I am in pretty much the situation of this question: I'm trying to teach my four-year-old son the rules of chess, but the concept of "checkmate" is too abstract for a small child, so I want to tell him that the goal is to capture the king instead.

The problem is that I'm using an iPad app rather than a physical board (for a number of reasons, including the fact that the app will show you each piece's legal moves, so we don't have to explain all of the moving rules before we start playing).
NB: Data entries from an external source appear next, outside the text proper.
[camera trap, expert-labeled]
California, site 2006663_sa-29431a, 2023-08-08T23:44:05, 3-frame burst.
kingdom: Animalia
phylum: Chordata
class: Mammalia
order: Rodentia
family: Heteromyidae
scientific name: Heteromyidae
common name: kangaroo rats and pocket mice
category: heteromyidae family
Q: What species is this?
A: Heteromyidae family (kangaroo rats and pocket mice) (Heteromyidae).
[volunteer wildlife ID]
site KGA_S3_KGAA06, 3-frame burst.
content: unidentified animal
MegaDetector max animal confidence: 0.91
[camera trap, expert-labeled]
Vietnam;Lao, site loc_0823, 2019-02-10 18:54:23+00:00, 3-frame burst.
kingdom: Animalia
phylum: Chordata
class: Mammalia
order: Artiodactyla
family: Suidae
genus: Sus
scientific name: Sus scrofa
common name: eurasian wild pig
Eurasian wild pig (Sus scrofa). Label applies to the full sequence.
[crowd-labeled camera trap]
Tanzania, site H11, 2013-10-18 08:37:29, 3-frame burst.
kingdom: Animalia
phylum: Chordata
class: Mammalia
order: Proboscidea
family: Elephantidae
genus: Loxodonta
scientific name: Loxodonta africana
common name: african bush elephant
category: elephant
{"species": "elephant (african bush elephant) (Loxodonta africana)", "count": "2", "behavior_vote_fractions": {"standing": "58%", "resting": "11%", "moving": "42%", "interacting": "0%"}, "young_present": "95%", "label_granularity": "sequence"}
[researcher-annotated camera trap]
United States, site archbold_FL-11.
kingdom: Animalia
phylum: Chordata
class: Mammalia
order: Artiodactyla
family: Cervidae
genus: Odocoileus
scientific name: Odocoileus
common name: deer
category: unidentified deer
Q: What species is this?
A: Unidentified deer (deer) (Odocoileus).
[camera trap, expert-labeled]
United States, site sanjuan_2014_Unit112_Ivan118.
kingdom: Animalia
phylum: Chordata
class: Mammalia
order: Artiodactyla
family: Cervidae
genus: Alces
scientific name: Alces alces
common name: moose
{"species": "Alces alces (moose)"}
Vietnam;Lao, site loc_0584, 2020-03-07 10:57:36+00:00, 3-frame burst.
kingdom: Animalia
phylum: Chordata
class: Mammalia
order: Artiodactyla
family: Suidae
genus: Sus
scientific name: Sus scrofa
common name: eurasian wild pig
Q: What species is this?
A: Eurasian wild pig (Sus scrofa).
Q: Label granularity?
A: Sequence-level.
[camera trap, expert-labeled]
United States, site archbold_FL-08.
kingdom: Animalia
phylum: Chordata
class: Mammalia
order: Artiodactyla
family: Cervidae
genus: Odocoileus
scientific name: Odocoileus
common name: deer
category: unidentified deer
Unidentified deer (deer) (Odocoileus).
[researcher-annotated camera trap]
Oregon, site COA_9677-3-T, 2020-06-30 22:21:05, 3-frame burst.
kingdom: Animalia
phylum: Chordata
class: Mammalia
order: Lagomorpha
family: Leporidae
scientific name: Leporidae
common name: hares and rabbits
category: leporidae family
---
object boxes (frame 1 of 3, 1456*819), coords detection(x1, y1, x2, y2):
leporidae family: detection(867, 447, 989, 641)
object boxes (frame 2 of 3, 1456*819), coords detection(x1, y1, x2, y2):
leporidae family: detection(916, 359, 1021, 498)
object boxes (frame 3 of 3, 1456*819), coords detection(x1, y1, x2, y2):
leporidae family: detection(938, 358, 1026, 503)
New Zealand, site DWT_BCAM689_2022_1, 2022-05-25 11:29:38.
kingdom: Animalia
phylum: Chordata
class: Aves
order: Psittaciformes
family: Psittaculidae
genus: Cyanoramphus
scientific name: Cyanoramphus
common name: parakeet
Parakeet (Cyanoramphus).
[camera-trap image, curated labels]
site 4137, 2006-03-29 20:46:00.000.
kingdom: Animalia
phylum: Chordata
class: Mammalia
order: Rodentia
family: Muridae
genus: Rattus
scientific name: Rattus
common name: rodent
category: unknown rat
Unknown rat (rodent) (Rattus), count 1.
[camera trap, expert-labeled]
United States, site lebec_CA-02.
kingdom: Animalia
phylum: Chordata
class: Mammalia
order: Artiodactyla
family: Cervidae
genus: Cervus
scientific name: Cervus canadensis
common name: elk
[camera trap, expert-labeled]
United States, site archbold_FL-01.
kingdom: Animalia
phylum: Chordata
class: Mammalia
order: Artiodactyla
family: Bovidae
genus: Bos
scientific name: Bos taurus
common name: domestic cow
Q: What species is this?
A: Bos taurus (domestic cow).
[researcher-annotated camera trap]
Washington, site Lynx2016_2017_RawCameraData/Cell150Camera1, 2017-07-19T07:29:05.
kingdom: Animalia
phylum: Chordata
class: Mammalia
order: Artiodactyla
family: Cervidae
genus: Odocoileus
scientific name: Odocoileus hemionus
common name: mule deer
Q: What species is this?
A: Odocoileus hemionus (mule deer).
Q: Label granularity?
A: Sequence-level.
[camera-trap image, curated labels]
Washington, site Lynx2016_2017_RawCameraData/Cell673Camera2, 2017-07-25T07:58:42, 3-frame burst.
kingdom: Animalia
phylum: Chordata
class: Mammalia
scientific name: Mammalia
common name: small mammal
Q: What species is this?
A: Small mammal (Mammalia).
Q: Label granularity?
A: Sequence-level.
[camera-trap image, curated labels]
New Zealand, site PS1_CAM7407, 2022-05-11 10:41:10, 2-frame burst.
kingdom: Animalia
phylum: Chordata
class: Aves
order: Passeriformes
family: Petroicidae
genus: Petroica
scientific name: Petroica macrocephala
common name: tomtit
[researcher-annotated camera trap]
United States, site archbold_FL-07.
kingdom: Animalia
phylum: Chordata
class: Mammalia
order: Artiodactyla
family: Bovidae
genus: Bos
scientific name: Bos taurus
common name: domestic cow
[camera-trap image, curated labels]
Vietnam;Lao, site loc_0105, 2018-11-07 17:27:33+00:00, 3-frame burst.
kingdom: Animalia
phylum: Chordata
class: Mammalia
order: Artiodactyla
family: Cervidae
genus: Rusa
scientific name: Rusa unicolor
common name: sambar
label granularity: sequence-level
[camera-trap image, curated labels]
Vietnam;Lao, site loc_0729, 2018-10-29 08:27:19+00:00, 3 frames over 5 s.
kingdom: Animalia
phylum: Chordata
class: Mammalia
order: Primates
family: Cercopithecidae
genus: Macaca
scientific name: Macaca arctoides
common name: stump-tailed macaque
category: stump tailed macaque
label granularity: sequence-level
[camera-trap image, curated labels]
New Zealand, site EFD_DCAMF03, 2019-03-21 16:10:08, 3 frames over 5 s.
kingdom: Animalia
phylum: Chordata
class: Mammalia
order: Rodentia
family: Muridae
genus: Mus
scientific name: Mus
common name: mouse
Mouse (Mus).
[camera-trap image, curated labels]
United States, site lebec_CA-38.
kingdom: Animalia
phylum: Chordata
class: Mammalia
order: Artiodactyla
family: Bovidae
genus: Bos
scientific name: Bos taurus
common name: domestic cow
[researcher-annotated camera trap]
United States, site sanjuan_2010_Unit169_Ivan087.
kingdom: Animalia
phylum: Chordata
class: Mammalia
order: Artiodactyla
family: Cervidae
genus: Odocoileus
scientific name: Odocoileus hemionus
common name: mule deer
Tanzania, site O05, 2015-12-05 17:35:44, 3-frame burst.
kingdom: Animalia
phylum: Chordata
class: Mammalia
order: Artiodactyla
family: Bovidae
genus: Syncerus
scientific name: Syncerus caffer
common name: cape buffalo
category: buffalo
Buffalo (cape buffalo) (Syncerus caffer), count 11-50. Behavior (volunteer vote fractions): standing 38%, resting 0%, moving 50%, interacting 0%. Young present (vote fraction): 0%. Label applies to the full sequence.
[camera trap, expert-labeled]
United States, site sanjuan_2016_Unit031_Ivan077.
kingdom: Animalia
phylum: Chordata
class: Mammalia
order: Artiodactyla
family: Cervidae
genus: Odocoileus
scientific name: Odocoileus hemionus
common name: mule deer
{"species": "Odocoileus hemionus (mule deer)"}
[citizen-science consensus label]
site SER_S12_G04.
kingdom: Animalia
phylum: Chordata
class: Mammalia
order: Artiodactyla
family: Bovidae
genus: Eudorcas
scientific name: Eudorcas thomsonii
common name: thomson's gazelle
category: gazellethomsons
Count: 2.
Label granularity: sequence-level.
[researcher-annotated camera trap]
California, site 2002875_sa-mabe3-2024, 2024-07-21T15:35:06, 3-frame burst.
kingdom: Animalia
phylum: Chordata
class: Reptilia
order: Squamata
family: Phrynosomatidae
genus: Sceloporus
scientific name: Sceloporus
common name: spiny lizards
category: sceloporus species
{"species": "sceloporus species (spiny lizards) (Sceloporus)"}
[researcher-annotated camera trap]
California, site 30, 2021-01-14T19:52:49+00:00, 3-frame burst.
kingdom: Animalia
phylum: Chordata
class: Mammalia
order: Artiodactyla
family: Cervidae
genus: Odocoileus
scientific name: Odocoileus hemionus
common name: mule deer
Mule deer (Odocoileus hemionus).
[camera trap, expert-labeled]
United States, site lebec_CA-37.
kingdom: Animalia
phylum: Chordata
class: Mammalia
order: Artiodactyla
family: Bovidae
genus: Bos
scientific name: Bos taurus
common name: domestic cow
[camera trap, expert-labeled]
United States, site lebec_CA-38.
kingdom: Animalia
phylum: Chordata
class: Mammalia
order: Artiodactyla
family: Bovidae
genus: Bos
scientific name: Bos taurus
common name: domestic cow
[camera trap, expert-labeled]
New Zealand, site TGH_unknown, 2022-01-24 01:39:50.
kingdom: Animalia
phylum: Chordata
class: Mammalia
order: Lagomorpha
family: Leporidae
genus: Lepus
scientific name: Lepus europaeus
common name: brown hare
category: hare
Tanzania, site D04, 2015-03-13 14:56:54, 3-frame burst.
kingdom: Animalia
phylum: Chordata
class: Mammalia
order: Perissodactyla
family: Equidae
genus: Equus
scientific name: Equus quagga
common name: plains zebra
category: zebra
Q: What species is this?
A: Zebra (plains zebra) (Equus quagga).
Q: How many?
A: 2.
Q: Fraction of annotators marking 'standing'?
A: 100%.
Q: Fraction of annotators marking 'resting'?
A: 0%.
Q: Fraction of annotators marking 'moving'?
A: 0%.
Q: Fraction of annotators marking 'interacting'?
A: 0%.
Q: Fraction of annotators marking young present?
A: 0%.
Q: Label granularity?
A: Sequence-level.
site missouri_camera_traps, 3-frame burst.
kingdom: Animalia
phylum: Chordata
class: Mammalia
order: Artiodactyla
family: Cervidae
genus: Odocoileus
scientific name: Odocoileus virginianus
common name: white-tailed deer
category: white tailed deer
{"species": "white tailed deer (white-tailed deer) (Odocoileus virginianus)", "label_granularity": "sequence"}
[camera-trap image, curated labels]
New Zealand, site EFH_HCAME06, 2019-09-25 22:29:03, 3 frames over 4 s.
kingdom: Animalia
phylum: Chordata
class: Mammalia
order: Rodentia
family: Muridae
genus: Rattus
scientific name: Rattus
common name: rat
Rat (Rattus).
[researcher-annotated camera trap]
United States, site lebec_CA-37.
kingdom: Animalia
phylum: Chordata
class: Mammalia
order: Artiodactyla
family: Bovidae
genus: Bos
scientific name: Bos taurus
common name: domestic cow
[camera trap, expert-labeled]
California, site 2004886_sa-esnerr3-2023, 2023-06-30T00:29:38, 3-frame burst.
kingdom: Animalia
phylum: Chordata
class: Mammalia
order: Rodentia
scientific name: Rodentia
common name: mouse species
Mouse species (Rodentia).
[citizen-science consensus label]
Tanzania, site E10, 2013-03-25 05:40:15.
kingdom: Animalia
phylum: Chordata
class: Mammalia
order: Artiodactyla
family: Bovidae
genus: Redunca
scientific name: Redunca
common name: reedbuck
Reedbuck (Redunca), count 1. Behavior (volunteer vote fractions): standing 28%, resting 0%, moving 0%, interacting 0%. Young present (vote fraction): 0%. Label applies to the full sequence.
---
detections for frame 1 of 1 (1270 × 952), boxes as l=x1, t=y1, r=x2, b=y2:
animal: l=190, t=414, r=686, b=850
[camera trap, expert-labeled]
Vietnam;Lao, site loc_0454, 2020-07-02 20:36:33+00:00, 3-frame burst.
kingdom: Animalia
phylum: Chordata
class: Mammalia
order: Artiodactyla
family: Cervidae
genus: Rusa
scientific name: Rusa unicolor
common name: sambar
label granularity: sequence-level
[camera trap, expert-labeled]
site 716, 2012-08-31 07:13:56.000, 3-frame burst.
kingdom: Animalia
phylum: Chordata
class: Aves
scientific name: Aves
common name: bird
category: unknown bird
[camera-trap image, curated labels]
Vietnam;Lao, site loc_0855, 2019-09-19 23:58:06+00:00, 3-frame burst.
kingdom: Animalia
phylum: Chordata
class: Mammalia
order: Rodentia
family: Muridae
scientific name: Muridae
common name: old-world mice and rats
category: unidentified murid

Does anyone know of a chess app that both (1) shows legal moves (which most of them do) and (2) allows king captures (the feature I can't find)?

  • 3
    I wouldn't say checkmate is too abstract. You could call it "trapping" the king. Or "put it in check where it can't get out of check". And then show him some simple examples on the board/app. When showing a checkmate position, demonstrate how the king is attacked, and go through how it can't get out of the check by trying to move to each square. Aug 18, 2020 at 19:12
  • Adding to the other comment, I knew how to play chess by the age of four, so the concept of checkmate being "too abstract" for a child seems rather far removed from reality.
    – Scounged
    Aug 18, 2020 at 21:38
  • 1
    Tell him the win is announced when the K capture is inevitable ("checkmate" = "the K is dead") and the capture itself is not actually played. It could be, and it would make no difference to the rest of the played moves if it were, nor to who the winner is, but by convention it isn't. He will learn something about the formal side of boardgames. Clarify that it's announced only 1 move before, not 2 or more moves before. It could be announced at any stage, but there might be a dispute over the analysis, whereas everything is clear at 1 move before. And a losing player can knock his K over.
    – user18768
    Dec 5, 2020 at 11:38
  • ^ That's how I taught it to my 4yo. Also playing on a proper board is far more fun than picking on a handheld computer. Being shown all the legal moves encourages an attitude of "guess whether I can go there - try and hopefully it will be legal", which is the wrong approach. A program can be used later. When it doesn't allow some move he wants to make, let him work out why, asking you for help if he needs it.
    – user18768
    Dec 5, 2020 at 11:44
  • Also regarding K capture you could add that if you check your opponent's K and he doesn't notice and plays accordingly, you can't capture his K on the next move, because any move that leaves the K capturable is illegal and therefore he played a move that wasn't allowed. That teaches something about the discipline of the game. (This isn't "too abstract". He's already learning about the discipline of the game when he learns there's a mandatory starting position, required board orientation, and rules governing how each piece moves.)
    – user18768
    Dec 5, 2020 at 11:48

1 Answer 1



Maybe Antichess is what you are looking for. The aim is to be the one to lose all the pieces first. And it's mandatory to eat. And of course kings are eaten. You can play under lichess.org such chess variant selecting a custom variant. You can see details here. But with children it's always better to play in person of course.

Legendary chess

Legendary chess

I also recommend you Legendary chess, an application developed in Uruguay aimed for all ages and designed in a didactic way to learn chess basics step by step in a fun way with a storytelling scenario.

I don't remember exactly if there is a specific type of game where kings are eaten, but I bet you it's worth it to check the game and see.

In the site you can download the Spanish or English version. It's a Windows based application but you can always run it using wine if under Linux or Mac.